FIG 3.

Expansion of the SCV subpopulation in response to H₂O₂ requires error-prone polymerase V under the control of the SOS regulon. (A) Frequency of SCVs in populations of WT S. aureus USA300 or transposon mutants lacking functional polymerase V (umuC::Tn), RecA (recA::Tn), polymerase IV (dinB::Tn), or RexAB (rexA::Tn and rexB::Tn) in the absence (open bars) or presence of H₂O₂ (filled bars). (B) Mutation rate of strains detailed in panel A grown in the absence (open bars) or presence (closed bars) of H₂O₂. (C and D) As for panels A and B but with strains constructed in the SH1000 background.
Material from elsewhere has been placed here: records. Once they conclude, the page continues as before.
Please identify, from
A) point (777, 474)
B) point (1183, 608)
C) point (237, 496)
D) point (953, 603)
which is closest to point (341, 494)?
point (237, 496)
In addition, panels C and D show data from the umuC::Tn mutant transformed with pCN34 only or pCN34 containing the umuC gene and promoter region (pumuC). (E) Total (WT) and SCV CFU counts from a SH1000-derived sigB mutant (MJH502) grown in the absence (CTL) or presence of paraquat (para). (F) Mutation rate of wild-type SH1000 (WT) and an SH1000-derived sigB mutant (sigB) grown in the absence (open bars) or presence (closed bars) of H₂O₂. The data in panels A, C, and E represent the mean averages of 12 independent cultures, and error bars represent the standard deviation of the mean. Values in panels B, D, and F represent the mutation rate as determined by fluctuation analysis, and error bars represent the 95% confidence intervals. Values which are significantly different (P < 0.05 [Student t test corrected for multiple comparisons via the Bonferroni method]) in the presence of H₂O₂ by comparison to those obtained in the absence of oxidants are indicated (*).